Where in the World Look it Up!
This next story was told to him by a man who hailed from the small town called Naples. Can you find Naples on a map? What country is it in?
VIRGILIUS THE SORCERER
An Italian Fairy Tale
A story, a story
Let it come, let it go
A story, a story
From long, long ago!
Umntwana Izwa! Children Listen!
ONCE upon a time, long, long ago and far, far away there was born to a Roman knight and his wife Maja a little boy called Virgilius. While he was still quite little, his father died, and the kinsmen, instead of being a help and protection to the child and his mother, robbed them of their lands and money, and the widow, fearing that they might take the boy's life also, sent him away to Spain, that he might study in the great University of Toledo.

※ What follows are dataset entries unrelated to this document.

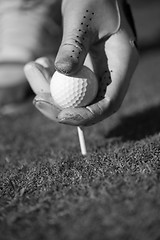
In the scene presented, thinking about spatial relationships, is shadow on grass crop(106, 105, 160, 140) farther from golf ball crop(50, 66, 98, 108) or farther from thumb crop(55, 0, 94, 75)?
thumb crop(55, 0, 94, 75)

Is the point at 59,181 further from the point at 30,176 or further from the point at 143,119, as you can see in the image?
the point at 143,119

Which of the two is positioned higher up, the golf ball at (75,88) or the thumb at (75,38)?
the thumb at (75,38)

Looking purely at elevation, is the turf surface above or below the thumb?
below

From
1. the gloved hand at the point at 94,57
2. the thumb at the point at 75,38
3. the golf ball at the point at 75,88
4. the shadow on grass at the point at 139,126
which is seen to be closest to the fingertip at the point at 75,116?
the gloved hand at the point at 94,57

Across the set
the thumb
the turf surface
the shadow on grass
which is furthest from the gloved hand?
the shadow on grass

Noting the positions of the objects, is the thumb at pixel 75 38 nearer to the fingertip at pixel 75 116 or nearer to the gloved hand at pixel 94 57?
the gloved hand at pixel 94 57

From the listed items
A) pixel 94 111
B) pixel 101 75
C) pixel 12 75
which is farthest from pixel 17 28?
pixel 94 111
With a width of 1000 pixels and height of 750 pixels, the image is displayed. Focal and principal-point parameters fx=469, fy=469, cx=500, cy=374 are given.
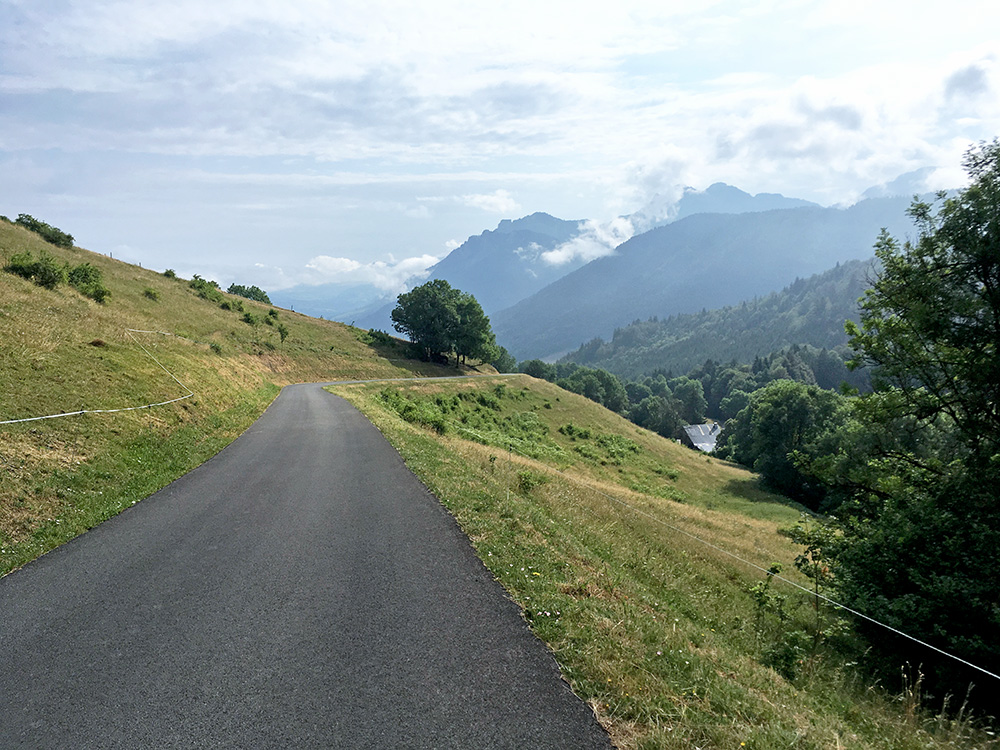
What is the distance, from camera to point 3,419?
12555mm

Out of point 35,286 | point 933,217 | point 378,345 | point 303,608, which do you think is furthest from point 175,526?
point 378,345

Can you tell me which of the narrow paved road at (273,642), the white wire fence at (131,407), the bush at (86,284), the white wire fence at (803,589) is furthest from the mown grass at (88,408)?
the white wire fence at (803,589)

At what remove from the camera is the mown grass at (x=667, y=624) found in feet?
15.6

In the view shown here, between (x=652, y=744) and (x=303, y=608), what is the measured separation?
4.95 meters

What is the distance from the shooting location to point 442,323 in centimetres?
9038

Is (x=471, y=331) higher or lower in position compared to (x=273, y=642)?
higher

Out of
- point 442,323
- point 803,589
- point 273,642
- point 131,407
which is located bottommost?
point 131,407

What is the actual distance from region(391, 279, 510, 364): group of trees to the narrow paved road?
80040 millimetres

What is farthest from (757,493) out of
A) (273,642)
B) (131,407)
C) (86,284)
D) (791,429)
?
(86,284)

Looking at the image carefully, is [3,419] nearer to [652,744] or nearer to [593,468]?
[652,744]

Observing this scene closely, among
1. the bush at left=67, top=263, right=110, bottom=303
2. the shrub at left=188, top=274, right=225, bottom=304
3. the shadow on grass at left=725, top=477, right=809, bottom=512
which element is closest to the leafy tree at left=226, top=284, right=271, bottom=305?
the shrub at left=188, top=274, right=225, bottom=304

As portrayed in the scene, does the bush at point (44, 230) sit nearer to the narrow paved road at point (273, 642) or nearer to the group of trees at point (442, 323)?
the group of trees at point (442, 323)

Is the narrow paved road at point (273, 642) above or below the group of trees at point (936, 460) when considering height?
below

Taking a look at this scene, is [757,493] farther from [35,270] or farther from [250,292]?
[250,292]
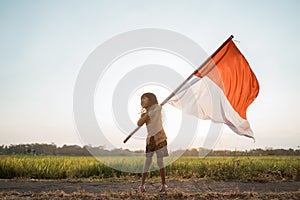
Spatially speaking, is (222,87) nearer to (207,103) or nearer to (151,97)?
(207,103)

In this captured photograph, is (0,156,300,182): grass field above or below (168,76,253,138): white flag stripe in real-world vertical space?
below

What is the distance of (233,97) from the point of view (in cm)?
798

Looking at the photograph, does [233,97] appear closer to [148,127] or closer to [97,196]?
A: [148,127]

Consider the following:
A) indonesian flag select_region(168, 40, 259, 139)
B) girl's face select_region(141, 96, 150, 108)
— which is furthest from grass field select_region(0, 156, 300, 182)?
girl's face select_region(141, 96, 150, 108)

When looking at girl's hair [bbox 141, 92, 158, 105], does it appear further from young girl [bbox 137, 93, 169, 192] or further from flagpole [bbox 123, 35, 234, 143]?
flagpole [bbox 123, 35, 234, 143]

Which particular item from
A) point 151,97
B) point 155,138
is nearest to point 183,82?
point 151,97

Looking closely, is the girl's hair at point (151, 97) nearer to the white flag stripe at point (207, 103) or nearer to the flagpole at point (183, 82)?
the flagpole at point (183, 82)

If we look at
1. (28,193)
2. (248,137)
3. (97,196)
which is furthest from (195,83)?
(28,193)

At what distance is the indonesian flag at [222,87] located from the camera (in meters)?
7.92

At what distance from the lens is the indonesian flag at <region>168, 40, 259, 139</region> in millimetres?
7922

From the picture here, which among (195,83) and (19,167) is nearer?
(195,83)

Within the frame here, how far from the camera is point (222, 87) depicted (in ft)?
26.3

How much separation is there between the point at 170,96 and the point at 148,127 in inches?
32.5

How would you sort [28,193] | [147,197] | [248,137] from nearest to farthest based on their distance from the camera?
[147,197] → [28,193] → [248,137]
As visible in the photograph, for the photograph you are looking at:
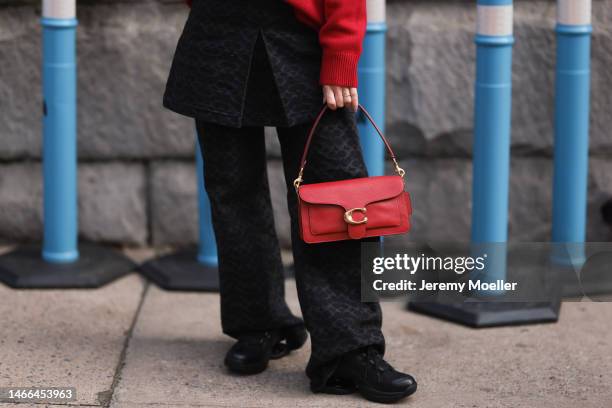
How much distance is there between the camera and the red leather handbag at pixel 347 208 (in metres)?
3.19

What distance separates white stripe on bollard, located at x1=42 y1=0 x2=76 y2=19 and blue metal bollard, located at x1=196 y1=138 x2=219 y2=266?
632 millimetres

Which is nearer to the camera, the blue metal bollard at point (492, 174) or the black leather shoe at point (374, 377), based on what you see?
the black leather shoe at point (374, 377)

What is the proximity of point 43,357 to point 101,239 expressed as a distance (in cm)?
121

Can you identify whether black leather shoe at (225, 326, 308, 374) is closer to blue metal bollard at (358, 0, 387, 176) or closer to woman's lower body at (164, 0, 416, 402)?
woman's lower body at (164, 0, 416, 402)

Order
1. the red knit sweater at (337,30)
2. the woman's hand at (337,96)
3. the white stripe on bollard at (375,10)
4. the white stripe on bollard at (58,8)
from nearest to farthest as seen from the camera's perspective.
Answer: the red knit sweater at (337,30), the woman's hand at (337,96), the white stripe on bollard at (375,10), the white stripe on bollard at (58,8)

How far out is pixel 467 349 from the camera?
12.5ft

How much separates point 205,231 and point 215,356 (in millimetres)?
849

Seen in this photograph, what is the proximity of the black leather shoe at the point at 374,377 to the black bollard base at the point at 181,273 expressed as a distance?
1.09 meters

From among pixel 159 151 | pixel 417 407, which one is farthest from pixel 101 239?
pixel 417 407

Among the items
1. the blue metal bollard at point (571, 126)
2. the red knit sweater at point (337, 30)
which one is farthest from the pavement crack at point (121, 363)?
the blue metal bollard at point (571, 126)

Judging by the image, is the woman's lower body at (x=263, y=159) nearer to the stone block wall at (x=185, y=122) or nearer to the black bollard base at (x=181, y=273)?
the black bollard base at (x=181, y=273)

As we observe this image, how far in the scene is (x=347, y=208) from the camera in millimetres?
3184

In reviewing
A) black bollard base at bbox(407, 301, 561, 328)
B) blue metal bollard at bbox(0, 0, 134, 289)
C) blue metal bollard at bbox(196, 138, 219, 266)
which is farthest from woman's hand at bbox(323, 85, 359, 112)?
blue metal bollard at bbox(0, 0, 134, 289)

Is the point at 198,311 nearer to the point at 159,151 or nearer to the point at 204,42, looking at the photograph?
the point at 159,151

Virgilius was fond of books, and pored over them all day long. But one afternoon, when the boys were given a holiday, he took a long walk, and found himself in a place where he had never been before. In front of him was a cave, and, as no boy ever sees a cave without entering it, he went in. The cave was so deep that it seemed to Virgilius as if it must run far into the heart of the mountain, and he thought he would like to see if it came out anywhere on the other side. For some time he walked on in pitch darkness, but he went steadily on, and by-and-by a glimmer of light shot across the floor, and he heard a voice calling, 'Virgilius! Virgilius!'
'Who calls?' he asked, stopping and looking round.
'Virgilius!' answered the voice, 'do you mark upon the ground where you are standing a slide or bolt?'
'I do,' replied Virgilius.
'Then,' said the voice, 'draw back that bolt, and set me free.'
'But who are you?' asked Virgilius, who never did anything in a hurry.
'I am an evil spirit,' said the voice, 'shut up here till Doomsday, unless a man sets me free. If you will let me out I will give you some magic books, which will make you wiser than any other man.'
Now Virgilius loved wisdom, and was tempted by these promises, but again his prudence came to his aid, and he demanded that the books should be handed over to him first, and that he should be told how to use them. The evil spirit, unable to help itself, did as Virgilius bade him, and then the bolt was drawn back. Underneath was a small hole, and out of this the evil spirit gradually wriggled himself; but it took some time, for when at last he stood upon the ground he proved to be about three times as large as Virgilius himself, and coal black besides.
the spirit proved to be three times as large
'Why, you can't have been as big as that when you were in the hole!' cried Virgilius.
'But I was!' replied the spirit.
'I don't believe it!' answered Virgilius.
'Well, I'll just get in and show you,' said the spirit, and after turning and twisting, and curling himself up, then he lay neatly packed into the hole. Then Virgilius drew the bolt, and, picking the books up under his arm, he left the cave.
For the next few weeks Virgilius hardly ate or slept, so busy was he in learning the magic the books contained. But at the end of that time a messenger from his mother arrived in Toledo, begging him to come at once to Rome, as she had been ill, and could look after their affairs no longer.
Though sorry to leave Toledo, where he was much thought of as showing promise of great learning, Virgilius would willingly have set out at once, but there were many things he had first to see to. So he entrusted to the messenger four pack-horses laden with precious things, and a white palfrey on which she was to ride out every day. Then he set about his own preparations, and, followed by a large train of scholars, he at length started for Rome, from which he had been absent twelve years.